A certified PADI Dive Master, Victoria is also passionate about finding adventure in one of her many hobbies: SCUBA diving, downhill skiing, hiking, sailing, creative writing and traveling. In January, Victoria will depart for Germany where she will spend 12 months as an Au Pair and begin chasing her dream of being a sacred-music singer in the world's beautiful cathedrals.

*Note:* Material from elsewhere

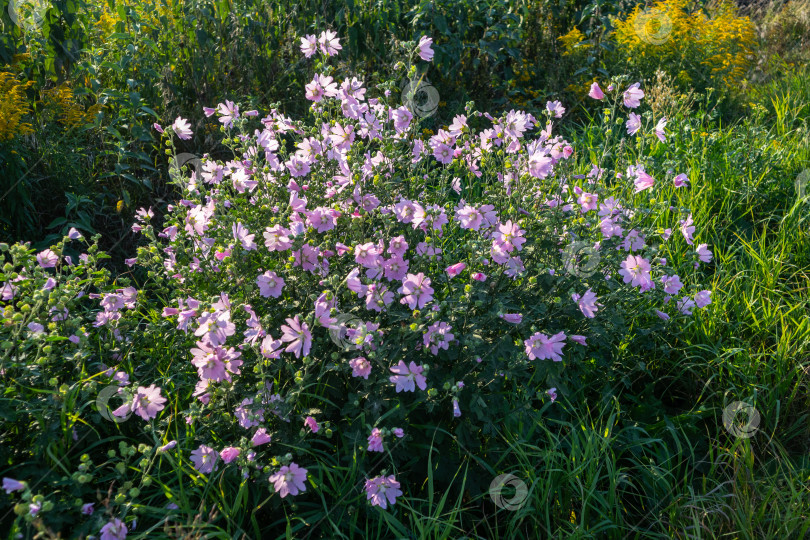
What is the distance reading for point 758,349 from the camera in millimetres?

Composed as a senior thesis in composition at Smith College, I came up with the idea for “Alaska” while I was living abroad and feeling nostalgic about my home state. Composing has always been my way of recounting and processing my experiences; in this case, my experience of the place in which I had an adventure-filled upbringing. In my travels, I have yet to encounter another people as loving and as proud of their surroundings as we Alaskans and it took an extended absence for me to truly appreciate and remember why that is. I have attempted to capture not only the imposing grandeur of Alaska’s mountains, the grace of its whales, the enthralling splendor of the Northern Lights and the serene comfort of a gentle snowfall, but also to pay homage to this most striking place in the world. Many have captured the uniqueness of Alaska’s beauty in music, poetry and painting and this is my humble addition to that oeuvre. It is a dream come true and a great honor for me that this piece is being performed in its place of inspiration.
John Luther Adams "Sky with Four Suns" and "Sky with Four Moons"
Called "one of the most original musical thinkers of the new century" (Alex Ross, The New Yorker), John Luther Adams is a composer whose life and work are deeply rooted in the natural world.
Adams composes for orchestra, chamber ensembles, percussion and electronic media, and his music is recorded on Cold Blue, New World, Mode, Cantaloupe, and New Albion.
A recipient of the Heinz Award for his contributions to raising environmental awareness, Adams has also been honored with the Nemmers Prize from Northwestern University "for melding the physical and musical worlds into a unique artistic vision that transcends stylistic boundaries."
JLA's music is heard regularly all over the world. The Chicago Symphony, the Radio Netherlands Philharmonic, and the Melbourne Symphony have performed his Dark Waves for large orchestra and electronic sounds. Inuksuit for up to ninety-nine percussionists has been performed in New York City's Morningside Park and at the Park Avenue Armory, as well as many other outdoor venues throughout the U.S., Canada, and Australia.
Adams is the author of Winter Music (2004), a collection of essays, journal entries and reflections on his life and work in Alaska. The subject of his second book is The Place Where You Go to Listen (2009) his installation at the Museum of the North that translates geophysical data streams into an ever-changing environment of sound and light. The Farthest Place (2012), a book-length critical study of JLA's music, includes essays by Kyle Gann, Steven Schick, Glenn Kotche and many other prominent musicians and scholars.
Adams has taught at Harvard University, the Oberlin Conservatory, Bennington College, and the University of Alaska. He has been composer in residence with the Anchorage Symphony, Anchorage Opera, Fairbanks Symphony, Arctic Chamber Orchestra, and the Alaska Public Radio Network, and he has served as president of the American Music Center.
Born in 1953, Adams grew up in the South and in the suburbs of New York City. He studied composition with James Tenney and Leonard Stein at the California Institute of the Arts, where he was in the first graduating class (in 1973). In the mid-1970s he became active in the campaign for the Alaska National Interest Lands Conservation Act, and subsequently served as executive director of the Northern Alaska Environmental Center.